- Work to be completed
Resume the forum thread about finding current goat market prices, writing further posts that follow its last one.

- Quoted passage
'''

# Question about market prices



## lilfarmangel (Oct 24, 2012)

Is there a website where I can find the current market price for goats?


----------



## HamiltonAcresBoers (May 9, 2012)

I've been wondering this too! I had a friend who I thought told me about a site, but she passed away last year.


----------



## Maggie (Nov 5, 2010)

http://www.ams.usda.gov/AMSv1.0/ams.fetchTemplateData.do?template=TemplateP&navID=MarketNewsAndTransportationData&leftNav=MarketNewsAndTransportationData&page=LSMarketNewsPageGoats
This lists auctions by state, it lists steer/cows, sheep and goats


----------



## lilfarmangel (Oct 24, 2012)

Thanks for the link Maggie! I had the url to the USDA site, just couldn't find the link to the current price on goats. I'll try the link I have to see if maybe I just overlooked.
Thanks again!

'''

- Input data
'''

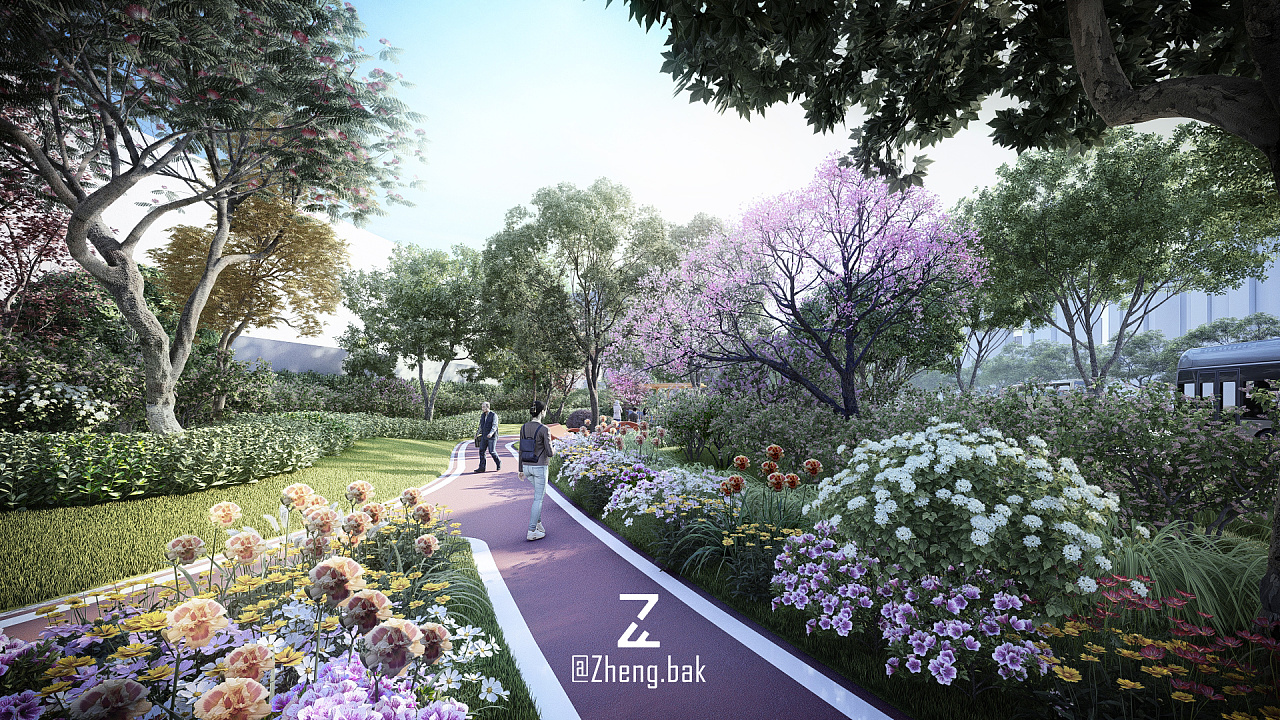 口袋公园设计|空间|景观设计|zf380453757 - 原创作品 - 站酷 (zcool)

'''

- Output for this task
----------



## lilfarmangel (Oct 24, 2012)

... yeah, that was it... I just didn't click on enough links to get to the one for goats & sheep...


----------



## HamiltonAcresBoers (May 9, 2012)

They don't have Kansas! D: darn. Don't know what I'll do


----------



## lilfarmangel (Oct 24, 2012)

HamiltonAcresBoers said:


> They don't have Kansas! D: darn. Don't know what I'll do


They didn't have Wyoming either. I clicked on the nearest location to where I am... good enough for me, I wasn't looking for anything other than a reference.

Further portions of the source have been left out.